Artinya: tidak ada tuhan selain Aku, maka sembahlah Aku.

Artinya: maha suci Aku, maha suci Aku, maha besar Aku.
   Ucapan yang keluar dari mulut Abu Yazid itu, bukanlah kata-katanya sendiri, tetapi kata–kata itu diucapkannya melalui diri Tuhan dalam Ittihad yang dicapainya dengan tuhan. Dengan demikian Abu Yazid tidak mengku dirinya sebagai tuhan[9]. Abu Yazid dalam ittihad berbicara dengan nama tuhan,atau lebih tepatnya Tuhan berbicara melalui lidah Abu Yazid. “Sesungguhnya dialah yang berbicara melalui lidahku, sedang aku dalam keadaan itu sedang fana’. Jadi abu yazid dalam dirinya tidak mengaku dirinya sebagai tuhan, kata-kata itu buka diucapkan oleh Abu Yazid sebagai kata-katanya sendiri, tetapi kata-kata tuhan yang diucapkannya dalam keadaan fana’.
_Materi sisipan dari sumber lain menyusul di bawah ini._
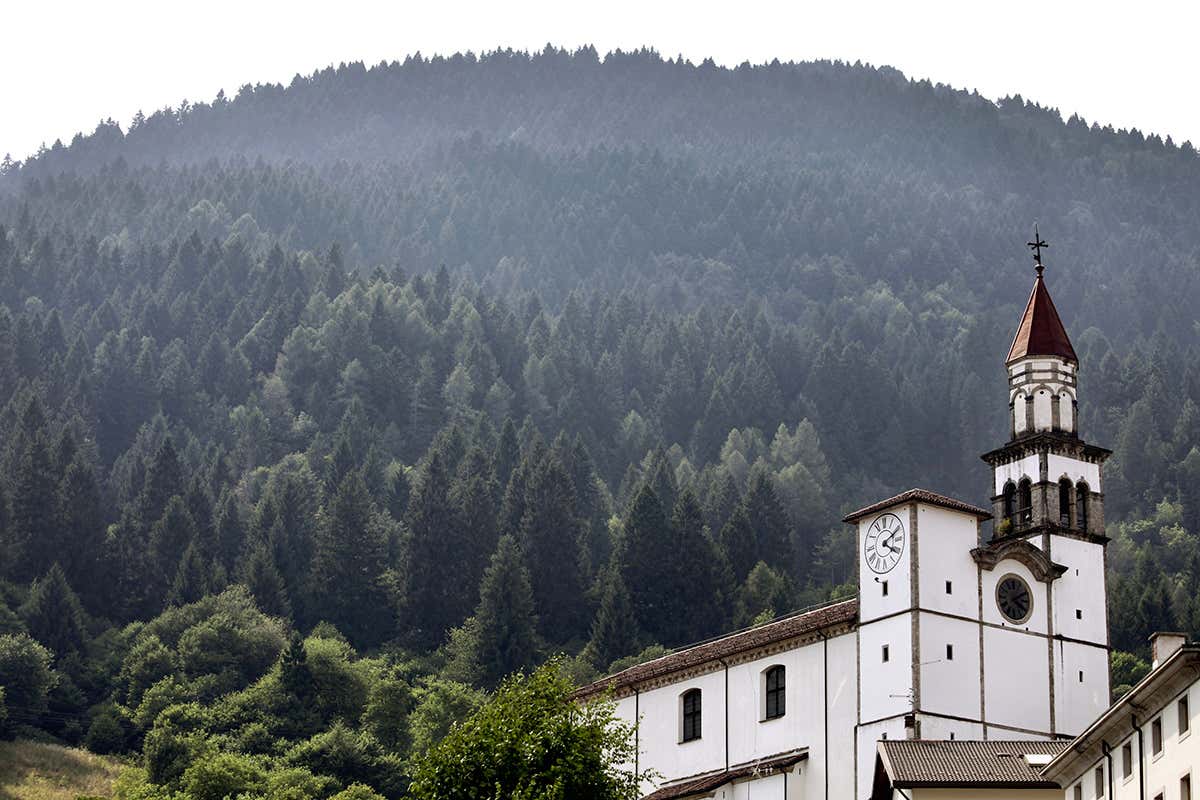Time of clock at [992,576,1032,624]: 4:10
Masalah ucapan-ucapan aneh ini telah di kaji oleh Lovis Massignon, menurutnya ucapan itu muncul pada seorang sufi dalam bentuk pertama diluar sadarnya[10]. Abu Yazid juga pertnah membicarakan tentang sunnat dan fardhu,menurutnya sunnat adalah meninggalkan dunia dengan segala isinya dan fardhu adalah bersahabat dengan Allah SWT. Abu Yazi juga pernah mengucapkan azan lalu pingsan, ketika sadar kembali dia berkata “ menakjubkan bahwa orang tidak mati ketika mengumandangkan azan”. Diantara ucapan-ucapan AbuYazid:
Pada sutu ketika aku dinaikkan kehadirat Tuhan
Dan ia berkata; Abu Yazid makhluk-Ku ingin melihat engkau1
Aku menjawab: ‘ kekasihku, aku
Tak ingin melihat mereka. Tetapi jika itulah
Kehendakmu. Maka kau tak berdaya untuk
Menentang kehendak-Mu hiasilah aku dengan ke Esaanmu,
Sehinnga jika makhluk-Mu melihat daku,
Mereka akan berkata: “telah kami melihat engkau”
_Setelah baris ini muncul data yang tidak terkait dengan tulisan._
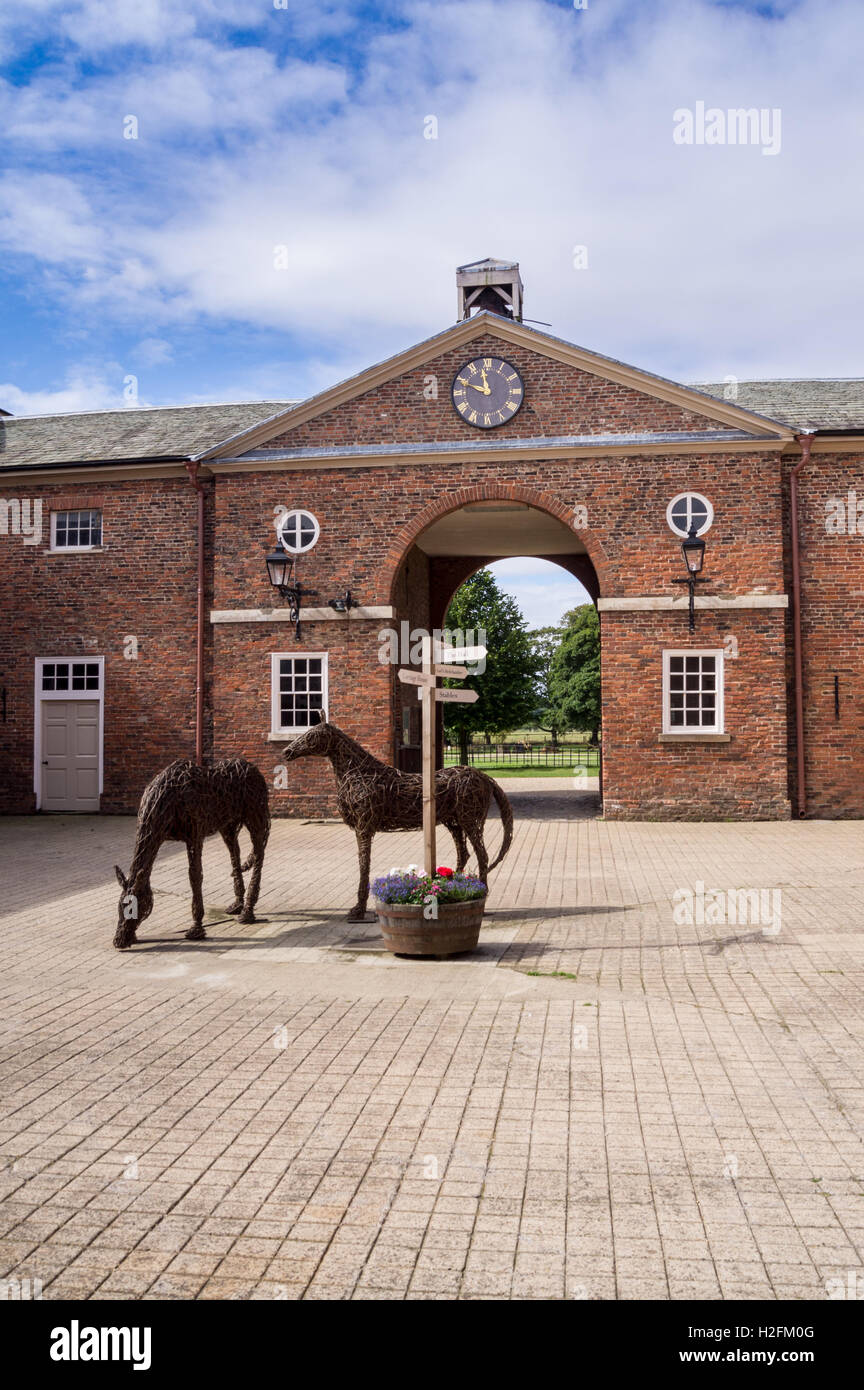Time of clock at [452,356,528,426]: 11:48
Tetapi yang mereka lihat sebenarnya adalah engkau
Karena diketika itu aku tak ada disana[11]
Pernyataan diatas menggambarakan bahwa Abu Yazid telah dekat dengan Tuhan, tetapi ittihad belum ia capai.
Masih banyak ucapan-ucapannya yang bertendensi kearah timbulnya paham ittihad, seperti: Aku tidak heran terhadap cintaku padaMu, karenaku hanyalan hamba yang hina. Tapi Aku heran terhadap cintaMu padaku, karena engkau adalah raja yang maha kuasa.
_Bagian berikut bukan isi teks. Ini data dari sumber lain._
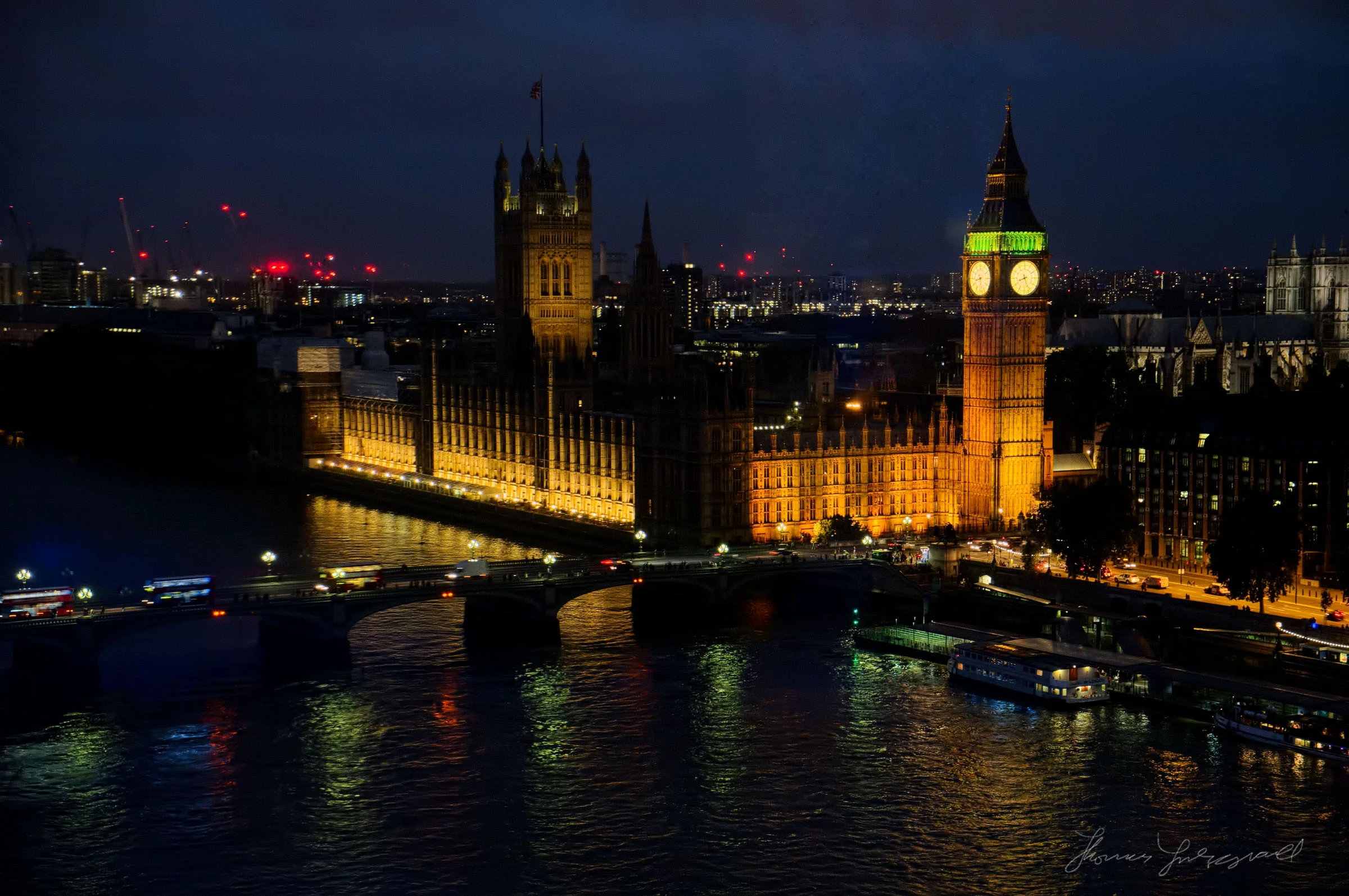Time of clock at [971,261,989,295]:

Tampaknya bagai manapun ajaran yang dikatakan oleh abu Yazid, semunya mengacu pada tema pahamnya., yaitu ittihad yang berawal akibat dari paham fana’. Ciri yang mendominasi paham fana’ abu yazid adalah sirnanya segala sesuatu selain Allah dari pandangannya, dimana seorang sufi tidak lagi menyaksikan kecuali hakikat yang satu yaitu Allah dan dalam faham fana’ ini terkandunga pula sirnaya Tuhan.
Akhirnya dikemukakan bahawa al- sulami dalam karyanya Tabaqah al-Sufiyah, al- Yusi dalam karyanya al- luma’ dan al- Qusyairi dalam karyanya al-Kusyairiyah mengatakan bahwa tasawuf yang dikemukakannya seiring dengan kedua sumber ajaran islam yaitu al- Quran dan Hadits.

3.      Ibn Al- ‘Arabi
A.    Nama dan riwayat hidup ibn al- ‘Arabi
Nama lengkapnya adalah Abu Bakar Muhammad bin Mahyuddin al- Hatimi al- ta’i al- Andalusi. Di Andalusia barat dia dikenal dengan nama ibn A’rabi. Disamping itu dia juga bias disebut dengan al-Qutb, al-Gaus, al- syaikh, al- Akbar, atau al- kibrit al- Aliman. Dia dilahirkan pada tanggal 17 Ramadhan 560 H/ 28 juli 1163 M. di nerci dan meninggal pada tanggal 28 rabi’ul akhir 638 H/ 16 November 1240 M.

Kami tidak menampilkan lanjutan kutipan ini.